BellSouth Backs Down

There was one throw-away line in this week's Independent fiber-optic story that deserves its own post:
As the LUS initiative draws nearer to becoming reality, the two private providers are scaling back any opposition to the project people may associate with their company. Local BellSouth representative John Williams says the company recently sent out a memo requesting that their employees no longer take company time to solicit signatures for a petition to hold a public vote on the LUS issue. Cox employees have not participated in the petition. (emphasis mine)
More evidence, were more needed, that most opponents are beginning to get realistic about about Lafayette's determination to do this thing. Would that our sputtering band of petitioners, now abandoned by their only large public supporter, do the same.

Someone's hearing our message:
"...get out of our way, because we are not going to back down on this."

Strange Fiber Bedfellows?

The Independent's Nathan Stubbs covers, for the first time in the mainstream media, a story we broke here last Thursday: the news that the incumbents have begun to make "overtures" to LUS and the city. That story, Cracks in the Axis of Evil? Is Cox Seeking a Place at LUS Table? Cox Makes "Overtures" was based on news that Joey Durel had mentioned such talks at a Rotary breakfast, a fact later confirmed by Durel via blackberry and email.
Here's the heart of the Ind's story:
Riding high on favorable coverage the fiber initiative received in two recent USA Today articles (including an endorsement of the plan), Durel says some of the top executives with the two national companies may now be ready to talk about ways they can work with Lafayette Consolidated Government.

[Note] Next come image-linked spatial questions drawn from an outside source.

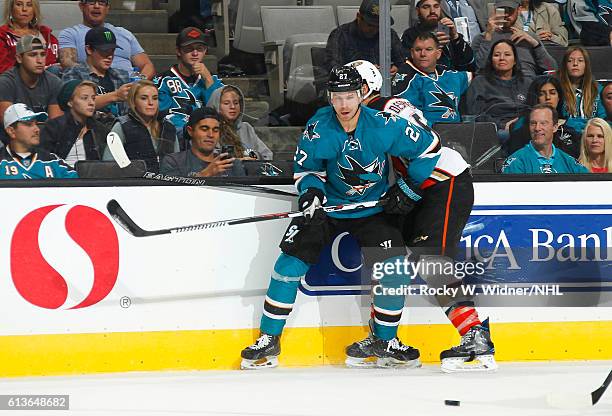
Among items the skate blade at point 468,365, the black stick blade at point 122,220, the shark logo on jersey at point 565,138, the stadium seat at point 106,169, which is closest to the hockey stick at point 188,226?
the black stick blade at point 122,220

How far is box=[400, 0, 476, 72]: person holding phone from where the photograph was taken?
524cm

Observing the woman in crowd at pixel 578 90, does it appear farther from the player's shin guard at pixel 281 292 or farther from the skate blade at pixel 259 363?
the skate blade at pixel 259 363

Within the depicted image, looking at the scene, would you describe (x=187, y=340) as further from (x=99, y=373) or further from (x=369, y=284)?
(x=369, y=284)

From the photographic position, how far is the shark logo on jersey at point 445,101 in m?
5.12

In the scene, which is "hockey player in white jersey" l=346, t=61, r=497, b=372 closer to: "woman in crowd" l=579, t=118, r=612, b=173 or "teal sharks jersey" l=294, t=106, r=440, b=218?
"teal sharks jersey" l=294, t=106, r=440, b=218

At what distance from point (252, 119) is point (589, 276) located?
68.1 inches

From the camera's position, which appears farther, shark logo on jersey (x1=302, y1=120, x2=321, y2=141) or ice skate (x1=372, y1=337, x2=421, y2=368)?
ice skate (x1=372, y1=337, x2=421, y2=368)

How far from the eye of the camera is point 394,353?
16.0 feet

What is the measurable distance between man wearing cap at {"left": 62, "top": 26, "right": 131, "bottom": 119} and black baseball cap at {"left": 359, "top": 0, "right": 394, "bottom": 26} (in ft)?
3.71

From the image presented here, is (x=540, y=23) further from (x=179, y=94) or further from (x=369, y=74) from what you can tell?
(x=179, y=94)

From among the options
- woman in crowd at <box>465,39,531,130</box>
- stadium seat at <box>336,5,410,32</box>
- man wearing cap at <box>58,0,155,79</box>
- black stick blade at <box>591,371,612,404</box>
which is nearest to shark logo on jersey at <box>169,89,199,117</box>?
man wearing cap at <box>58,0,155,79</box>

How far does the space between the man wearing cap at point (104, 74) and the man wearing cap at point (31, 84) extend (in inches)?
3.8

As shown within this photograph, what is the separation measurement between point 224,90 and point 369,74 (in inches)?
27.1

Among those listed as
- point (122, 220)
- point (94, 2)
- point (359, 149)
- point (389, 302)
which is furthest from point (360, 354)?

"Anyone that wants to come talk to us has got to put an extremely sincere and serious offer on the table," he says. "Otherwise it will only be a five-minute conversation.'
Apparently BellSouth, ever arrogant, suggested that Lafayette could trek to Atlanta to talk about it. Partisans will be pleased to note Durel's response:
"Our attitude is basically, tell Atlanta to come to us. We're here,"
Some disarray in Cox's ranks seems likely. While Durel continues to say Cox has made the trek to city hall, Cox's local representative, Cassard, is unaware of any visit. The rumor mill has it that Cox's exTCA staff and much of the personnel associated with the early stages of the battle (For instance, the infamous TJ Crawdad (1) (2)) are gone, leaving Cassard virtually the only local or regional representative of the old regime. Possibly he is no longer in the loop.

While I personally remain reserved about handing these guys any of the income that LUS will need to secure the network I'd love to see how they might bring new revenue to the table. Remember, they had a chance to be participants and chose to trash our community, now they come as beggars to the feast.

Reservations aside, there is no question but that this is major news. Even if nothing comes of it, it is now apparent that the talks are at least feelers--and it can only mean that the big boys are bracing for LUS' success. And, like good businessmen everywhere, trying to figure out how they can profit from the new reality.